Each label entry puts the stack back to where it would be
if that code were just flowed into (flowing jumps around
the entry code). This overhead goes with every goto and
label in your source code, but is just one LEAS instr.
This simple scheme is used, for example, when doing a
goto to another label within a list of cases in a switch,
and probably any time that the label and goto are at the
same level of {}, tho of course NOTHING needs to be done
in such cases. But no real harm is done.
But then they overthought the plumbing and thought up
a fancier scheme that isnt needed and isn't even
implemented correctly. In the case of my
backwards goto out of a switch-case structure, they
compute what the stack pointer was at function entry, but
put it in the X register instead of S. That is, they do
LEAX n,S where n is the current depth.
Then at the label entry they do
LEAS 0,X equivalent to TFR X,S
when they *should* have done
LEAS n,X
So this explains why the stack pointer "walks" upward each
time the goto recycles.
Why Microware didn't stick with their first scheme I don't know.

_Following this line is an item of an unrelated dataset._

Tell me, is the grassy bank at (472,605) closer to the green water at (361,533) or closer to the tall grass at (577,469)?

Looks like the second is an attempt to preserve the stack state
at the goto, but I don't see why this should be needed.
If they're smart enuf to understand why, why did they bugger up
such a simple case?
Until Microware fixes this (Level II maybe??), I suggest:
(1) Don't use gotos across { or }.
(2) If you get catastrophic failures for no good reason,
look for violations of (1) and "instrument" the location of
an auto variable with a printf to check for stack "walk".
(3) Compile with the -a or -ac options and check your assembler
input closely whenever you have any doubts about some non-trivial
expression or statement. This compiler cannot be trusted!
Someone reported trouble with
&(array[i])
but I've had no trouble there.
--
Mike J Knudsen ...ihnp4!ihwpt!knudsen
"It's like trying to get to sleep at the Intergalactic
Spaceport Hotel -- waiting for the being in the room above
to drop the Nth shoe, and you don't even know what N is."